» **WHAT TO WORK ON**: Your copy should match the entries below exactly, apart from the images.

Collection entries
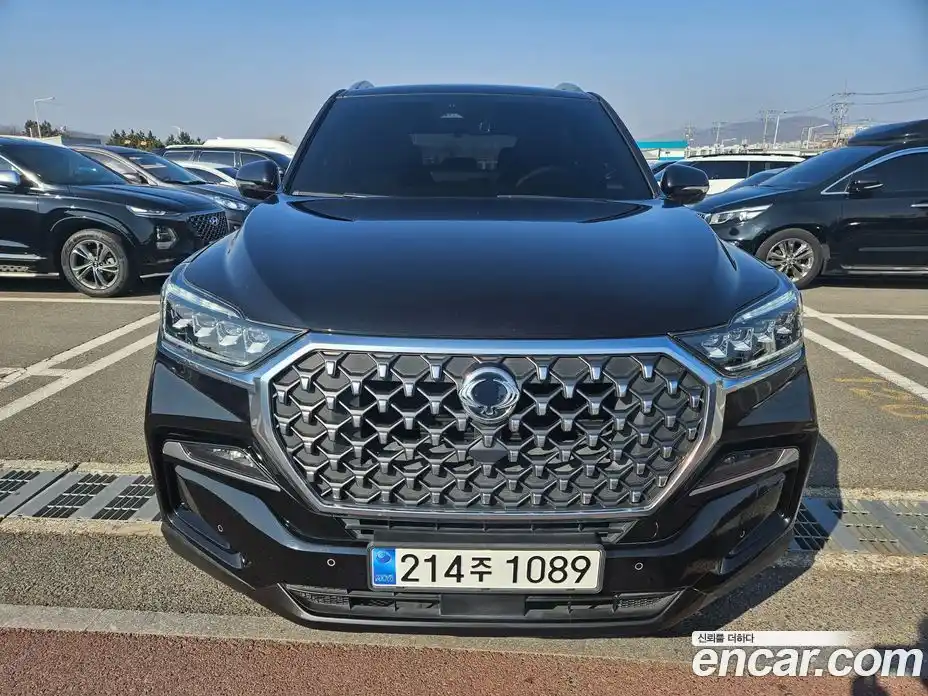 SsangYong Rexton 2023 2.2 гидро, фото 3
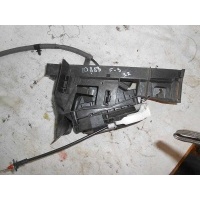 Замок двери задней правой ford Focus III (CB8) 2010-2019 1832034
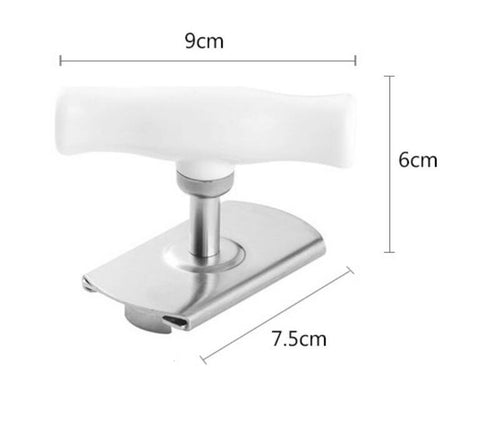 Kitchen Tool jar Opener Stainless Steel Adjustable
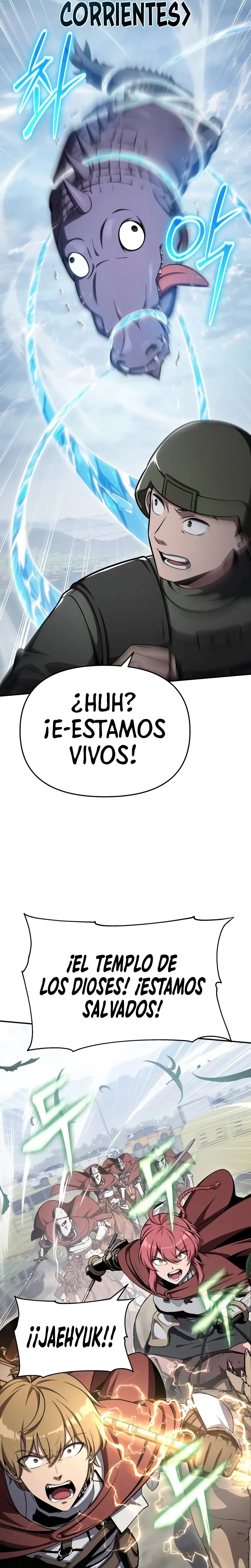 El Rey y su Dios capítulo 119, página 28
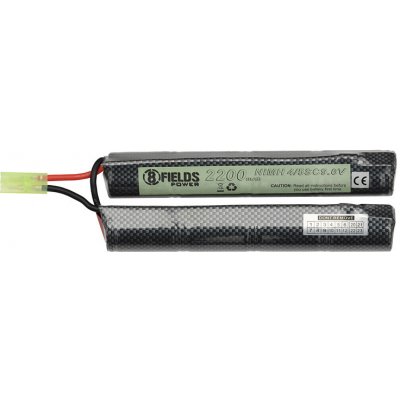 VB Power Akumulátor NiMH 4/5SC 2200mAh 9,6V SF2 – Zboží Dáma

» **TASK OUTPUT**:
 SsangYong Rexton 2023 2.2 гидро, фото 3
 Замок двери задней правой ford Focus III (CB8) 2010-2019 1832034
 Kitchen Tool jar Opener Stainless Steel Adjustable
 El Rey y su Dios capítulo 119, página 28
 VB Power Akumulátor NiMH 4/5SC 2200mAh 9,6V SF2 – Zboží Dáma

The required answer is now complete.